2010 moves are clearly necessary. A simple example: let the first building be empty, let every other building contain 1 kilogram and be connected to only the first building, and let the target be to have the first building contain all the cement. To prove that 2010 moves suffice, we use induction to prove that if there are $n$ buildings then $n-1$ moves suffice. When $n = 1$ the result is obvious. The induction step: pick a building $B$ which is connected to just one other building $N$. Then, removing $B$ won't affect the property that we can reach any building from any other building. If $B$ has more cement than we want, move the excess cement to $N$ (one move) and apply the induction hypothesis to redistribute the cement among the remaining buildings ($n-2$ moves). If $B$ has less cement than we want, say $c$ kilograms less, apply the induction hypothesis to redistribute the cement among the remaining buildings, with a modified target in which $N$ receives $c$ extra kilograms ($n-2$ moves), then move the $c$ kilograms to $B$ (one move).

math_explorer wrote: pick a building $B$ which is connected to just one other building $N$. How can you make sure that there always exists at least one building that is connected to only one other building?

Oops, you can't always do that. I somehow thought the graph was always a tree. The proof still essentially works though, since you can always delete edges from a connected graph to get a tree, and a strategy on a graph with deleted edges isn't affected if you add the deleted edges back. (an $n$-vertex tree must have a vertex with degree 1 since the total degree is $2(n-1) < 2n$)

Data lines>

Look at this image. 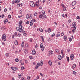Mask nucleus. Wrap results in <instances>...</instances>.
Segmentation results:
<instances>
[{
  "label": "nucleus",
  "instance_id": "f257e3e1",
  "mask_svg": "<svg viewBox=\"0 0 80 80\" xmlns=\"http://www.w3.org/2000/svg\"><path fill=\"white\" fill-rule=\"evenodd\" d=\"M23 29V27L22 26V25H19V27H17L16 30L17 31H19V32H22V30Z\"/></svg>",
  "mask_w": 80,
  "mask_h": 80
},
{
  "label": "nucleus",
  "instance_id": "f03ea898",
  "mask_svg": "<svg viewBox=\"0 0 80 80\" xmlns=\"http://www.w3.org/2000/svg\"><path fill=\"white\" fill-rule=\"evenodd\" d=\"M30 5L31 7H35V3L33 1L30 2Z\"/></svg>",
  "mask_w": 80,
  "mask_h": 80
},
{
  "label": "nucleus",
  "instance_id": "7ed1b4c3",
  "mask_svg": "<svg viewBox=\"0 0 80 80\" xmlns=\"http://www.w3.org/2000/svg\"><path fill=\"white\" fill-rule=\"evenodd\" d=\"M2 39L4 41H6V35L5 34H3L2 35Z\"/></svg>",
  "mask_w": 80,
  "mask_h": 80
},
{
  "label": "nucleus",
  "instance_id": "20e7f679",
  "mask_svg": "<svg viewBox=\"0 0 80 80\" xmlns=\"http://www.w3.org/2000/svg\"><path fill=\"white\" fill-rule=\"evenodd\" d=\"M76 22H74L72 23V25L73 27H72V28H74V30H76Z\"/></svg>",
  "mask_w": 80,
  "mask_h": 80
},
{
  "label": "nucleus",
  "instance_id": "39448f33",
  "mask_svg": "<svg viewBox=\"0 0 80 80\" xmlns=\"http://www.w3.org/2000/svg\"><path fill=\"white\" fill-rule=\"evenodd\" d=\"M11 69L12 70H14V71H16V70H18V68H17L16 67H12L11 68Z\"/></svg>",
  "mask_w": 80,
  "mask_h": 80
},
{
  "label": "nucleus",
  "instance_id": "423d86ee",
  "mask_svg": "<svg viewBox=\"0 0 80 80\" xmlns=\"http://www.w3.org/2000/svg\"><path fill=\"white\" fill-rule=\"evenodd\" d=\"M70 57L71 58V60H72L74 58V55L73 54H71L70 55Z\"/></svg>",
  "mask_w": 80,
  "mask_h": 80
},
{
  "label": "nucleus",
  "instance_id": "0eeeda50",
  "mask_svg": "<svg viewBox=\"0 0 80 80\" xmlns=\"http://www.w3.org/2000/svg\"><path fill=\"white\" fill-rule=\"evenodd\" d=\"M40 65V63H39V62L37 64L36 66L35 67L36 69H37Z\"/></svg>",
  "mask_w": 80,
  "mask_h": 80
},
{
  "label": "nucleus",
  "instance_id": "6e6552de",
  "mask_svg": "<svg viewBox=\"0 0 80 80\" xmlns=\"http://www.w3.org/2000/svg\"><path fill=\"white\" fill-rule=\"evenodd\" d=\"M32 54L33 55H35V54L36 53V51H35V49H33L32 51Z\"/></svg>",
  "mask_w": 80,
  "mask_h": 80
},
{
  "label": "nucleus",
  "instance_id": "1a4fd4ad",
  "mask_svg": "<svg viewBox=\"0 0 80 80\" xmlns=\"http://www.w3.org/2000/svg\"><path fill=\"white\" fill-rule=\"evenodd\" d=\"M77 4V2L76 1H74L72 2V6H74L75 5H76Z\"/></svg>",
  "mask_w": 80,
  "mask_h": 80
},
{
  "label": "nucleus",
  "instance_id": "9d476101",
  "mask_svg": "<svg viewBox=\"0 0 80 80\" xmlns=\"http://www.w3.org/2000/svg\"><path fill=\"white\" fill-rule=\"evenodd\" d=\"M58 58L59 60H62V56L59 55L58 57Z\"/></svg>",
  "mask_w": 80,
  "mask_h": 80
},
{
  "label": "nucleus",
  "instance_id": "9b49d317",
  "mask_svg": "<svg viewBox=\"0 0 80 80\" xmlns=\"http://www.w3.org/2000/svg\"><path fill=\"white\" fill-rule=\"evenodd\" d=\"M36 7H39L40 6V4H39V2H37L36 3Z\"/></svg>",
  "mask_w": 80,
  "mask_h": 80
},
{
  "label": "nucleus",
  "instance_id": "f8f14e48",
  "mask_svg": "<svg viewBox=\"0 0 80 80\" xmlns=\"http://www.w3.org/2000/svg\"><path fill=\"white\" fill-rule=\"evenodd\" d=\"M63 38L65 41H66L67 40V36H64L63 37Z\"/></svg>",
  "mask_w": 80,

Short problem>
List each distinct number of moves that the cement-moving thread above states.

Answer in full>
2010; n − 1; one; n − 2